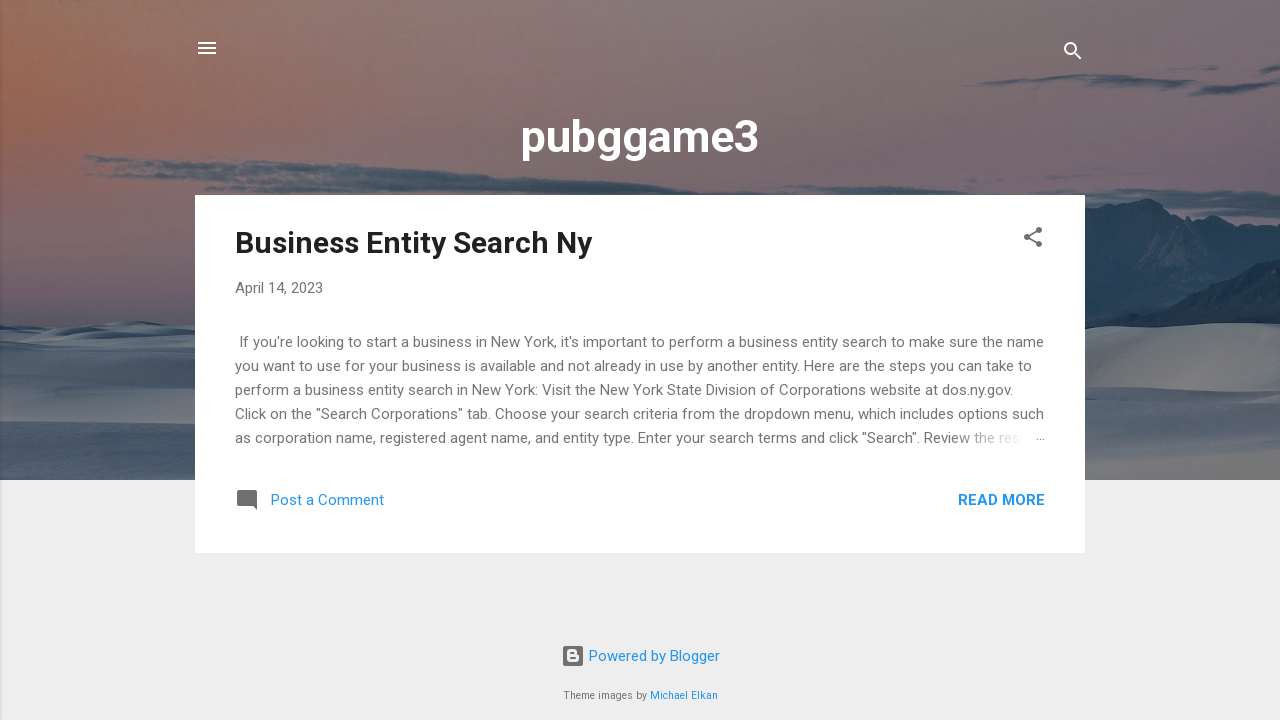

--- FILE ---
content_type: text/html
request_url: https://imagemaker360.com/Viewer/Feature/Schools.asp?URL=https://pubggame32.blogspot.com
body_size: 178
content:
<html>
<body leftmargin="0" topmargin="0">
<iframe frameborder=0 src="https://pubggame32.blogspot.com" style="border: 0; width: 100%; height: 100%;"></iframe>
</body>
</html>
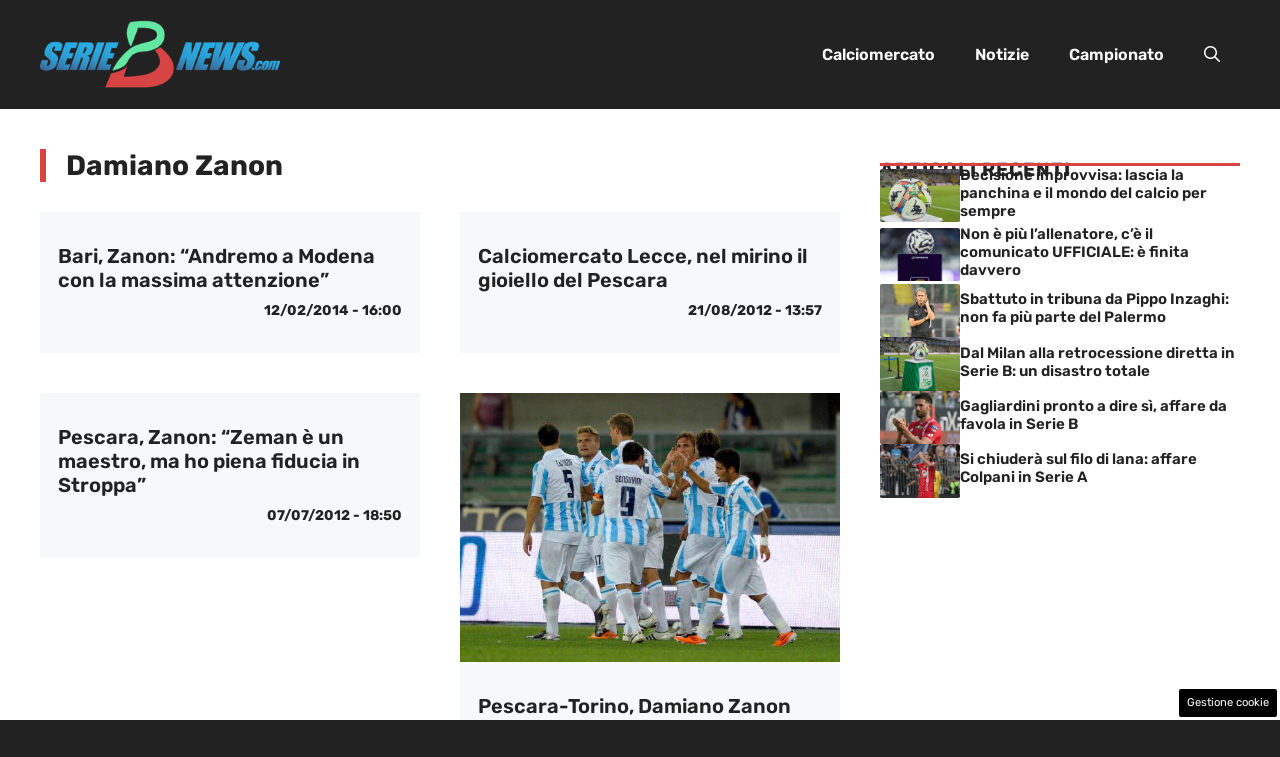

--- FILE ---
content_type: text/css
request_url: https://www.seriebnews.com/wp-content/cache/fvm/min/1753108708-cssc746110b82e81d24a710209906b02350de9dabc6eb4ebd004d6d466e9215e.css
body_size: 712
content:
/* https://www.seriebnews.com/wp-content/plugins/dadasuite-365/includes/modules/dadasuite_365_adser/css/dadasuite_365_adser.css?ver=1.6.8 */
.adser-block{text-align:center;margin-bottom:15px}.tca-300x250{min-width:300px;min-height:250px}.tca-300x600{min-width:300px;max-height:600px}.tca-320x100{margin:0 auto!important;width:100%!important;height:100px!important;min-height:100px!important;display:flex;justify-content:center;align-items:center}.tca-640x480{min-width:640px!important;min-height:360px!important}@media only screen and (max-width:600px){.tca-640x480{min-width:100%!important;height:370px!important;min-height:185px!important;display:block!important}}.embed-responsive-16by9{position:relative;padding-bottom:56.25%;height:0;overflow:hidden}.embed-responsive-16by9>embed,.embed-responsive-16by9>iframe,.embed-responsive-16by9>object,.embed-responsive-16by9>video{position:absolute;top:0;left:0;width:100%;height:100%;border:0}.cmp_settings_button{background:#000;font-size:.7rem;color:#fff;text-decoration:none;padding:4px 8px;border-radius:2px;position:fixed;bottom:3px;right:3px;z-index:1000;transition:all .5s ease}.cmp_settings_button:hover{background:#064f8f;color:#fff}.tca-sticky{display:none}@media only screen and (max-width:600px){#tca-skin-mob{min-height:100px}.tca-sticky{position:fixed;top:0;width:100%;z-index:1001;display:flex;flex-direction:column;transition:fadeOut 0.5s ease;flex-wrap:nowrap;justify-content:flex-end;align-items:flex-end}.tca-sticky-container{width:100%;height:100px;min-height:100px;overflow:hidden;background-color:#fafafa;border-bottom:1px solid #e8eef9;display:flex;flex-direction:column}.tca-sticky-close{margin-left:auto;order:2;height:24px;width:24px;color:#123;line-height:1.3rem;cursor:pointer;text-align:center;border-left:1px solid #e8eef9;border-bottom:1px solid #e8eef9;background-color:#fafafa;border-radius:0 0 0 3px;display:inline-block;margin-top:-2px}.tca-sticky-close::after{display:inline-block;content:"\00d7"}.video-embed{width:100%;max-height:200px!important;aspect-ratio:16/9}}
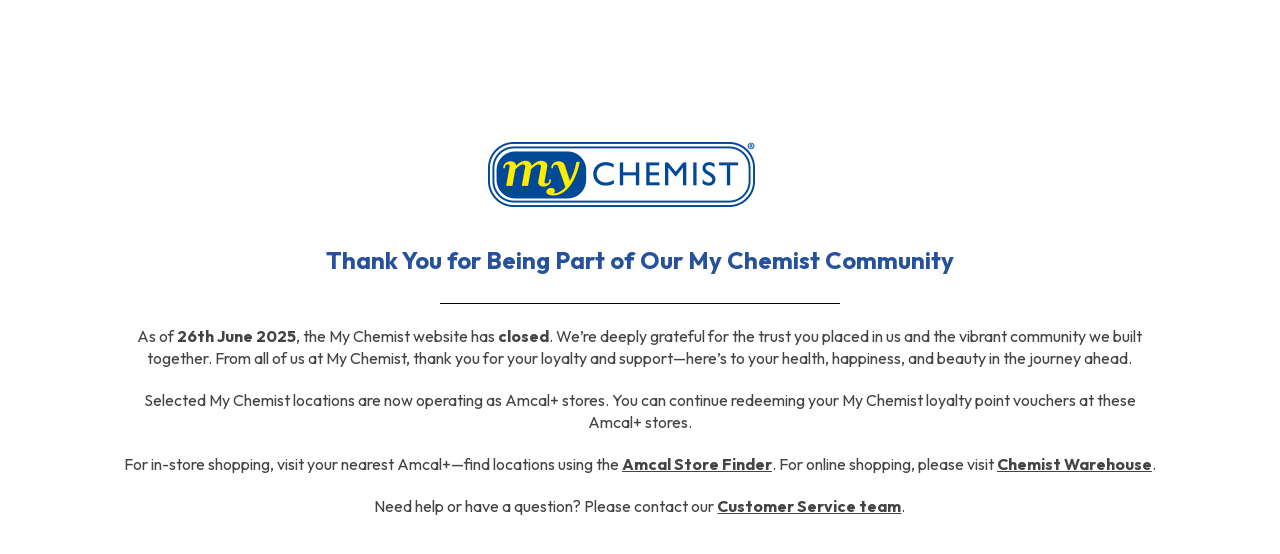

--- FILE ---
content_type: text/html
request_url: https://www.mychemist.com.au/
body_size: 1346
content:
<!DOCTYPE html PUBLIC "-//W3C//DTD XHTML 1.0 Transitional//EN" "http://www.w3.org/TR/xhtml1/DTD/xhtml1-transitional.dtd">
<html xmlns="http://www.w3.org/1999/xhtml">
<head>
<meta name="viewport" content="width=device-width, initial-scale=1.0" />
<meta http-equiv="Content-Type" content="text/html; charset=UTF-8" />
<title>My Chemist</title>
<link href="https://fonts.googleapis.com/css2?family=Outfit:wght@400;700&display=swap" rel="stylesheet">
<link rel="stylesheet" href="https://maxcdn.bootstrapcdn.com/bootstrap/3.4.1/css/bootstrap.min.css">
<!-- FOR FAVICONS -->
<!--[if (gt IE 8)|!(IE)]><!-->
<link rel="apple-touch-icon" sizes="57x57" href="https://static.chemistwarehouse.com.au/App_Themes/AMS-MYC/Images/favicon.ico">
<link rel="apple-touch-icon" sizes="60x60" href="https://static.chemistwarehouse.com.au/App_Themes/AMS-MYC/Images/favicon.ico">
<link rel="apple-touch-icon" sizes="72x72" href="https://static.chemistwarehouse.com.au/App_Themes/AMS-MYC/Images/favicon.ico">
<link rel="apple-touch-icon" sizes="76x76" href="https://static.chemistwarehouse.com.au/App_Themes/AMS-MYC/Images/favicon.ico">
<link rel="apple-touch-icon" sizes="114x114" href="https://static.chemistwarehouse.com.au/App_Themes/AMS-MYC/Images/favicon.ico">
<link rel="apple-touch-icon" sizes="120x120" href="https://static.chemistwarehouse.com.au/App_Themes/AMS-MYC/Images/favicon.ico">
<link rel="apple-touch-icon" sizes="144x144" href="https://static.chemistwarehouse.com.au/App_Themes/AMS-MYC/Images/favicon.ico">
<link rel="apple-touch-icon" sizes="152x152" href="https://static.chemistwarehouse.com.au/App_Themes/AMS-MYC/Images/favicon.ico">
<link rel="apple-touch-icon" sizes="180x180" href="https://static.chemistwarehouse.com.au/App_Themes/AMS-MYC/Images/favicon.ico">
<link rel="icon" type="image/png" sizes="192x192" href="https://static.chemistwarehouse.com.au/App_Themes/AMS-MYC/Images/favicon.ico">
<link rel="icon" type="image/png" sizes="32x32" href="https://static.chemistwarehouse.com.au/App_Themes/AMS-MYC/Images/favicon.ico">
<link rel="icon" type="image/png" sizes="96x96" href="https://static.chemistwarehouse.com.au/App_Themes/AMS-MYC/Images/favicon.ico">
<link rel="icon" type="image/png" sizes="16x16" href="https://static.chemistwarehouse.com.au/App_Themes/AMS-MYC/Images/favicon.ico">
<style>
h2{ font-family: 'Outfit', sans-serif; color: #26529d; font-weight: bold; font-size: 24px;}
div{text-align: center;font-size: 16px;font-family: 'Outfit', sans-serif; padding-bottom: 20px;color: #444444;}
a:any-link{color: #444444; text-decoration: underline;}
hr {
    display: block;
    height: 1px;
    border: 0;
    border-top: 1px solid #000;
    margin: 0 0;
    padding: 0;
    width: 400px;
    margin-left: auto;
    margin-right: auto;
    margin-top: 0px;
    margin-bottom: 0px;
}
 html, body, .container-table {
    height: 100%;
}
.container-table {
    display: table;
}
.vertical-center-row
{
     display: table-cell;
    vertical-align: middle;
}
@media (max-width: 575.98px)
{
	.col-xs-12, .col-md-12 {
		padding-left: 5px;
		padding-right: 5px;
	}
	hr {
		width: 60%;
	}
	.logo
	{
		padding-left: 45px;
	}
}
</style>
</head>

<body>
    <div class="container-sm container-table">
        <div class="row vertical-center-row">
            <div class="col-md-12">
                <a href="#"><img class="logo" src="https://static.chemistwarehouse.com.au/App_Themes/AMS-MYC/Images/header/MYC_Logo.png" /></a>
            </div>
            <div class="col-md-12">
                <h2>Thank You for Being Part of Our My Chemist Community</h2>
            </div>
            <div class="col-md-12">
                <hr></hr>
            </div>
            <div class="col-md-10 col-md-offset-1 col-xs-12">
                As of <strong>26th June 2025</strong>, the My Chemist website has <strong>closed</strong>. We’re deeply grateful for the
                                                trust you placed in us and the vibrant community we built together. From all of us at My Chemist,
                                                thank you for your loyalty and support—here’s to your health, happiness, and beauty in the
                                                journey ahead.
            </div>
            <div class="col-md-10 col-md-offset-1 col-xs-12">
                Selected My Chemist locations are now operating as Amcal+ stores. You can continue redeeming
                                                your My Chemist loyalty point vouchers at these Amcal+ stores.
            </div>
            <div class="col-md-10 col-md-offset-1 col-xs-12">
                For in-store shopping, visit your nearest Amcal+—find locations using the <strong><a href="https://www.amcal.com.au/store-locator/">Amcal Store Finder</a></strong>.
                                                For online shopping, please visit <strong><a href="https://www.chemistwarehouse.com.au">Chemist Warehouse</a></strong>.
            </div>
            <div class="col-md-10 col-md-offset-1 col-xs-12">
                Need help or have a question? Please contact our <strong><a href="https://www.chemistwarehouse.com.au/help-centre/contact-us">Customer Service team</a></strong>.
            </div>
        </div>
    </div>
</body>
</html>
★ ★ ★ ★ ★
§ **Problem statement**
Where the word "stores" appears in a line of the entries, copy that line.

§ **Answer**
                Selected My Chemist locations are now operating as Amcal+ stores. You can continue redeeming
                                                your My Chemist loyalty point vouchers at these Amcal+ stores.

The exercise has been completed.